Extracted information:
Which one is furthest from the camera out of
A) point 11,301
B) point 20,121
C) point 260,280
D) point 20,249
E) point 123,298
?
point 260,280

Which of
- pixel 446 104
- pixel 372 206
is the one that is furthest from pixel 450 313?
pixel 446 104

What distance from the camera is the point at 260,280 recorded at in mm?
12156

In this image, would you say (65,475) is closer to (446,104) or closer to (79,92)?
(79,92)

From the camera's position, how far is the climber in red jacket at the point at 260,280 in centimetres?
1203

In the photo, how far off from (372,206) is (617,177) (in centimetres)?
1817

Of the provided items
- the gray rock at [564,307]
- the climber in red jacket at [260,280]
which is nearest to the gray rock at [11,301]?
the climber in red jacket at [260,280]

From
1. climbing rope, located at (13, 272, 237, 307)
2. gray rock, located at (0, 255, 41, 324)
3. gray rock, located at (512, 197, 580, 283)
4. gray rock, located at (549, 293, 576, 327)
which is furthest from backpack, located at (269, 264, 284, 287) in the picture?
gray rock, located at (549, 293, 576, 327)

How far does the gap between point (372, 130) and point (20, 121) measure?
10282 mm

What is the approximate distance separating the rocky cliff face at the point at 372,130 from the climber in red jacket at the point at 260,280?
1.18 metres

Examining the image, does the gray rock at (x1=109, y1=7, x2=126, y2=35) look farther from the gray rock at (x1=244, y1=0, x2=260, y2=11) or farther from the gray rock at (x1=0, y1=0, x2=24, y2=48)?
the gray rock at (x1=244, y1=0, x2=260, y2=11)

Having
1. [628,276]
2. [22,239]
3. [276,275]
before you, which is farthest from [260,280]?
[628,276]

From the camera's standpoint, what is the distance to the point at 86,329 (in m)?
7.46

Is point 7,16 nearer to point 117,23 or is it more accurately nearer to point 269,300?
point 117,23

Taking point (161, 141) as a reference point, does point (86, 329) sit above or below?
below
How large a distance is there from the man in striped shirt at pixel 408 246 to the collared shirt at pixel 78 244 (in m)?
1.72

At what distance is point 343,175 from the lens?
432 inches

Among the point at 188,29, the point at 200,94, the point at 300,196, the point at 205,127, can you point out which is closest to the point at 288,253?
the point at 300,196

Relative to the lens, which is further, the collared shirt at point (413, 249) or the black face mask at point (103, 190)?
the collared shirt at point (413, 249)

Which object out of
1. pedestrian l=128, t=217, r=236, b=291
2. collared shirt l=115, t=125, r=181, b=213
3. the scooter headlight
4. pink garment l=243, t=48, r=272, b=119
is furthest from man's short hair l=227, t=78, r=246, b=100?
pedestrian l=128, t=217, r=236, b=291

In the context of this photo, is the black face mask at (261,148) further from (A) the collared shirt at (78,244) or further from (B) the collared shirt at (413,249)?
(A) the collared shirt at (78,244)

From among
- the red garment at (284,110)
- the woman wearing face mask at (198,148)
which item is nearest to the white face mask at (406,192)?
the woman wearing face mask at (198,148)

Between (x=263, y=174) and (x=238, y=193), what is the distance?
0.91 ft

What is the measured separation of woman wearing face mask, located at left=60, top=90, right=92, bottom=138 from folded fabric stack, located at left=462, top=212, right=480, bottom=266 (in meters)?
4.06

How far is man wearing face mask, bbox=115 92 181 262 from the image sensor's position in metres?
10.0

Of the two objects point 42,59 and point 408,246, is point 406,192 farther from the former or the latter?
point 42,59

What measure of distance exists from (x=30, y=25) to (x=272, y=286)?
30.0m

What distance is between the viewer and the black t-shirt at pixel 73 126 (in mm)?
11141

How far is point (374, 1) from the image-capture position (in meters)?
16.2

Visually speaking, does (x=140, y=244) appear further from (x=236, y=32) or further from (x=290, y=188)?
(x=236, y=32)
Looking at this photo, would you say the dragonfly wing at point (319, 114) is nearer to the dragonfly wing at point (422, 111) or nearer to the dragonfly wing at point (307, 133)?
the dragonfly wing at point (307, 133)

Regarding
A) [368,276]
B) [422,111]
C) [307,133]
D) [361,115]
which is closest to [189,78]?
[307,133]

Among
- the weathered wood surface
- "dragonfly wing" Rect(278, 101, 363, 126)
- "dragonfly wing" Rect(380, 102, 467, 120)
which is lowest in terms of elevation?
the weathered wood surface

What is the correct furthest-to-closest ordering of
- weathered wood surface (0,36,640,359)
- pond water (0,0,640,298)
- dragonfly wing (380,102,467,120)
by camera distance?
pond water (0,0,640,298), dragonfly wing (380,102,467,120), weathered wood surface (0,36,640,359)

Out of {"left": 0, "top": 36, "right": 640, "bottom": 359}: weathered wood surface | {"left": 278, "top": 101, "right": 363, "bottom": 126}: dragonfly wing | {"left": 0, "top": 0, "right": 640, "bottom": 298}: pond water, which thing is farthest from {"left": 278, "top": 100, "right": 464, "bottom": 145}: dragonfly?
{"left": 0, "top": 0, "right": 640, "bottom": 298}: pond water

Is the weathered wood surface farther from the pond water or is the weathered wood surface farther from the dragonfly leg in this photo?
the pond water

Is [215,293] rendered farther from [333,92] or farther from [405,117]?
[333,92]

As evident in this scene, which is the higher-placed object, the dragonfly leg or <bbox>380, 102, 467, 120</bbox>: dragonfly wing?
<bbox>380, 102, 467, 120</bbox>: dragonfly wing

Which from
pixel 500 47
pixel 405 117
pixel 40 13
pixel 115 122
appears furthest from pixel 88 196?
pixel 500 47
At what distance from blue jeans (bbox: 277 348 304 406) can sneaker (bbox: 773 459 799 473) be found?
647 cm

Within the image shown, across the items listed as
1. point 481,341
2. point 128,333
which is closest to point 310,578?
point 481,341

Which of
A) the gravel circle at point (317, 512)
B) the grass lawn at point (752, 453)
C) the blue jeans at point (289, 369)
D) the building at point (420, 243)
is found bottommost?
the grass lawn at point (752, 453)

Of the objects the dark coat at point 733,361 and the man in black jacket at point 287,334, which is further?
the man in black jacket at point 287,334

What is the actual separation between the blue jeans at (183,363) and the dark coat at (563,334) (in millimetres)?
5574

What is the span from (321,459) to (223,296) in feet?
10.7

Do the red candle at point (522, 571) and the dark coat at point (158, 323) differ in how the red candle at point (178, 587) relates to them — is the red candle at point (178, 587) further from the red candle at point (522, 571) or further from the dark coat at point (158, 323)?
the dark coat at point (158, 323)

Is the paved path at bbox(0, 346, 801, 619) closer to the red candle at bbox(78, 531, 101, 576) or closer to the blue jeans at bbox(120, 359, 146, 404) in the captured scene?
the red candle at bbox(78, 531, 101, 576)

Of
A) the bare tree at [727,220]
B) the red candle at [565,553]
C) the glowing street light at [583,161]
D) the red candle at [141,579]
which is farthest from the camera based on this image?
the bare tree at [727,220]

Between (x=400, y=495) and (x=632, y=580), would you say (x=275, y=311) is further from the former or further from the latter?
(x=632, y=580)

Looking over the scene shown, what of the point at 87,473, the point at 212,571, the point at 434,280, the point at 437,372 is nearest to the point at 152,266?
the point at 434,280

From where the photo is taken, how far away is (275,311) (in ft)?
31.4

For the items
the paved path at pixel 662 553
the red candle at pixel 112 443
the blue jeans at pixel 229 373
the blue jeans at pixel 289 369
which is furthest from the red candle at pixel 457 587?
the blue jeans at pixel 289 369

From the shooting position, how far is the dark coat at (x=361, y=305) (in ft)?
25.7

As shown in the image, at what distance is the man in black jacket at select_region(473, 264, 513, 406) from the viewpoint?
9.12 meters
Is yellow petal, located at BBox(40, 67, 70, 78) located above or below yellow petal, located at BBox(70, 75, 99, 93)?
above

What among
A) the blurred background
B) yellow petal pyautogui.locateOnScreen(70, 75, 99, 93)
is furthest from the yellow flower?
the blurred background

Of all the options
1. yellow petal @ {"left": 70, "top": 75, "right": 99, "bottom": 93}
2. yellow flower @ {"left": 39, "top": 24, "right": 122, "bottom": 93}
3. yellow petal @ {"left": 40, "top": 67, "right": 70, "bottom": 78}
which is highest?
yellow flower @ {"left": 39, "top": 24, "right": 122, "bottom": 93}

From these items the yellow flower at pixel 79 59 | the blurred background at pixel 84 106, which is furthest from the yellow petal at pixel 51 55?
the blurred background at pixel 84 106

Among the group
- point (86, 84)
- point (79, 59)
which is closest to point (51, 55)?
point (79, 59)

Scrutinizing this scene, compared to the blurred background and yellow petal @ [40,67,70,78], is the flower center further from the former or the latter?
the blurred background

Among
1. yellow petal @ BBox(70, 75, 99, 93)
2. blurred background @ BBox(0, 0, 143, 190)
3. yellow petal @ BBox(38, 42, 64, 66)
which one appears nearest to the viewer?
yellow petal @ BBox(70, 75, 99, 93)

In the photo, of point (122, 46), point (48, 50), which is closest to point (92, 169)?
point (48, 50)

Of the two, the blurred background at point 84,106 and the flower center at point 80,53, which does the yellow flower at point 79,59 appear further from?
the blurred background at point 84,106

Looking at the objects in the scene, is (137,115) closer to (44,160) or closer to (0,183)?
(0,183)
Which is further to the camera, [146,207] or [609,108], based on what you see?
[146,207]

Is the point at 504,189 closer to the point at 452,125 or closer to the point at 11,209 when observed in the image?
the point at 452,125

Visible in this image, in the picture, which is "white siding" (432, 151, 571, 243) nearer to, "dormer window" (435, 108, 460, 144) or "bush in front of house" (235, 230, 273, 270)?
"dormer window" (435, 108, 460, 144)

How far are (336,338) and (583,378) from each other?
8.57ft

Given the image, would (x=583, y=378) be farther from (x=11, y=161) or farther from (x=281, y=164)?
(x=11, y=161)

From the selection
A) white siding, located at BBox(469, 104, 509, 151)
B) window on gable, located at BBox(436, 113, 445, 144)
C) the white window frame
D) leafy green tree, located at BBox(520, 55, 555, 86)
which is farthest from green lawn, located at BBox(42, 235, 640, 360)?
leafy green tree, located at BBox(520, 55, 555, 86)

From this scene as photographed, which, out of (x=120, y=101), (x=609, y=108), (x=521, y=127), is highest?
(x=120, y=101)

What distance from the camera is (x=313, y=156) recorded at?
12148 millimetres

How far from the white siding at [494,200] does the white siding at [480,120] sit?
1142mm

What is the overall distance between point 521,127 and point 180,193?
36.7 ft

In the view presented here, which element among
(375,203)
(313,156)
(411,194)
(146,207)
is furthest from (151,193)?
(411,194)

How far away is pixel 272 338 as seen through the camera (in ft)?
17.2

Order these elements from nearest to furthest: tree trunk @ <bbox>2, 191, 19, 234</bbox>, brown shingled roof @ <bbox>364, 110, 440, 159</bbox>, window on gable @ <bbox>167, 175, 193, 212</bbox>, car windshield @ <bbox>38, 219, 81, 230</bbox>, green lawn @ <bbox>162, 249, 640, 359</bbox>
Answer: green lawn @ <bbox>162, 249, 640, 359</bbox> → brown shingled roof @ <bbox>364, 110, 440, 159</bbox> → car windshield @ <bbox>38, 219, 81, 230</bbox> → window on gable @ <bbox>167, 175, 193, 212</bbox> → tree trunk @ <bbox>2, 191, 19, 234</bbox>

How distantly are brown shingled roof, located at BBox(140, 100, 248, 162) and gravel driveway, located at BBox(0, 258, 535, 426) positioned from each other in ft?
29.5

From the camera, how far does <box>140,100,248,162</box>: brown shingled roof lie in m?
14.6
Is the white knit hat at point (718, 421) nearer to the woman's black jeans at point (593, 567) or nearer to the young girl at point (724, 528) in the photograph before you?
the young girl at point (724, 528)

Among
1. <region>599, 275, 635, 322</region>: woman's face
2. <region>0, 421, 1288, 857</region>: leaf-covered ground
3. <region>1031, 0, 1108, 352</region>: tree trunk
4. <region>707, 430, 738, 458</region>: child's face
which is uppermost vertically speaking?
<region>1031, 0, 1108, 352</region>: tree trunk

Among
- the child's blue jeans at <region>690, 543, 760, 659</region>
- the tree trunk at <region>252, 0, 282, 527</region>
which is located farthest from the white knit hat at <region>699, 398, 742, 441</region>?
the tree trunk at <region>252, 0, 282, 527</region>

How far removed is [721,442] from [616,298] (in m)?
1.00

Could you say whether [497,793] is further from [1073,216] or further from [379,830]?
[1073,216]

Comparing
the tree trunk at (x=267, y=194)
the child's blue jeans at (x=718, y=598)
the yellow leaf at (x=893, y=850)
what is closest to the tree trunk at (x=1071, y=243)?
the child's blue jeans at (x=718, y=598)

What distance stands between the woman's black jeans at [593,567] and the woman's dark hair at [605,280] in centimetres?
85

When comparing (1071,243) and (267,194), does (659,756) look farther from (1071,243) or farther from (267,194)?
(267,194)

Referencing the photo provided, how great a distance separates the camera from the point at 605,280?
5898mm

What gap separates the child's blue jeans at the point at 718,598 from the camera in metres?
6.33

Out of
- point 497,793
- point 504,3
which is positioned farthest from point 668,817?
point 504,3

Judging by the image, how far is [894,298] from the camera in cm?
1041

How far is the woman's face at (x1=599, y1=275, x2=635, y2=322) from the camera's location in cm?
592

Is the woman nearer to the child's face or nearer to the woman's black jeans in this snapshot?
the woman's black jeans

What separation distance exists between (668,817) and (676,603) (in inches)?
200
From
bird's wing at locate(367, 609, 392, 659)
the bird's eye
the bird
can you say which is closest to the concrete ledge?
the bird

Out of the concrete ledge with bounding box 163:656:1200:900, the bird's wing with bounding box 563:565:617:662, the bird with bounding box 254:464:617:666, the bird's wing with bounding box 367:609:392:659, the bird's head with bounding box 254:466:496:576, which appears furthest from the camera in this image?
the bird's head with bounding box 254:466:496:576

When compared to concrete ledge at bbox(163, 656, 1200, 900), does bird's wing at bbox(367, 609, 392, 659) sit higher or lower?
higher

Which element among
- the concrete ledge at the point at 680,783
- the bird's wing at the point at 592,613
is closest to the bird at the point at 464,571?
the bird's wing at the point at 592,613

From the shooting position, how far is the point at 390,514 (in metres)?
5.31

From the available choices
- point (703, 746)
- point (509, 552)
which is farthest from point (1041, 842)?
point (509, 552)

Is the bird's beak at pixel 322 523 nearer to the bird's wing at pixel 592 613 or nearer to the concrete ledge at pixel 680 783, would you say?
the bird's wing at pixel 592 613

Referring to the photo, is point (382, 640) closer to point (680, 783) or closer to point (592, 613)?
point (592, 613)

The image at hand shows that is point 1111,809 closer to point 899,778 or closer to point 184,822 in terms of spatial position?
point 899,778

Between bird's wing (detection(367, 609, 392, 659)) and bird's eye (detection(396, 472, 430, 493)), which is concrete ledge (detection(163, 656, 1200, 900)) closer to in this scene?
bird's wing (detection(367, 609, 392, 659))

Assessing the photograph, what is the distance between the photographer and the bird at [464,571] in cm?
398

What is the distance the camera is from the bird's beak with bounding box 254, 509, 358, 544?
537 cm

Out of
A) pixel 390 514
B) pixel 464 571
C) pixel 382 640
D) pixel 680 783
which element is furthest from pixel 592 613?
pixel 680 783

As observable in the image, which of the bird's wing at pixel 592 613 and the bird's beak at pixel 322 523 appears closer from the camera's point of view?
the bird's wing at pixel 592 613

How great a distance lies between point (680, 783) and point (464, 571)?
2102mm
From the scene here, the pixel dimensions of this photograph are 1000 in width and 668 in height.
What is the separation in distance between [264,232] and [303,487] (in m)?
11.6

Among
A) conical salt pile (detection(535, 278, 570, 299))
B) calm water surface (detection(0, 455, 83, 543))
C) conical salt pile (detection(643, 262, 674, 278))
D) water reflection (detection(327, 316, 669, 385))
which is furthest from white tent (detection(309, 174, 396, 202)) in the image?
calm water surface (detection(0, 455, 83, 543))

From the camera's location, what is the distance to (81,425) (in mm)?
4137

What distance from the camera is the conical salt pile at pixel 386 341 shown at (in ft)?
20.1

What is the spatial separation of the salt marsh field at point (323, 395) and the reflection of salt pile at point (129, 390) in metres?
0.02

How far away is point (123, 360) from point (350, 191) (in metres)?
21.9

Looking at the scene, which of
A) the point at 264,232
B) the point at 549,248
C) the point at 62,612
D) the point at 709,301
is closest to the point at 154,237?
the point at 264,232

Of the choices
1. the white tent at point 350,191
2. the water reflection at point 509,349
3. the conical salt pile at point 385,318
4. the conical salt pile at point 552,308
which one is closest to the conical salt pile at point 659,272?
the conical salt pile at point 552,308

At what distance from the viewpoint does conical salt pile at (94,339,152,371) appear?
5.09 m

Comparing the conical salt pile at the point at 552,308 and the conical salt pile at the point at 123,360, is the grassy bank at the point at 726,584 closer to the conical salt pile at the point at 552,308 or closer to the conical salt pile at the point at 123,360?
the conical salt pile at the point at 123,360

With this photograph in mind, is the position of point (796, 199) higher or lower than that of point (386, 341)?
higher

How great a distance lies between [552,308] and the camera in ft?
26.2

Problem description: Copy out the listing starting at the line containing "With this photograph" and ending with its last line, with no changes.

Problem solution:
With this photograph in mind, is the position of point (796, 199) higher or lower than that of point (386, 341)?
higher

How great a distance lies between [552,308] and the camera in ft?
26.2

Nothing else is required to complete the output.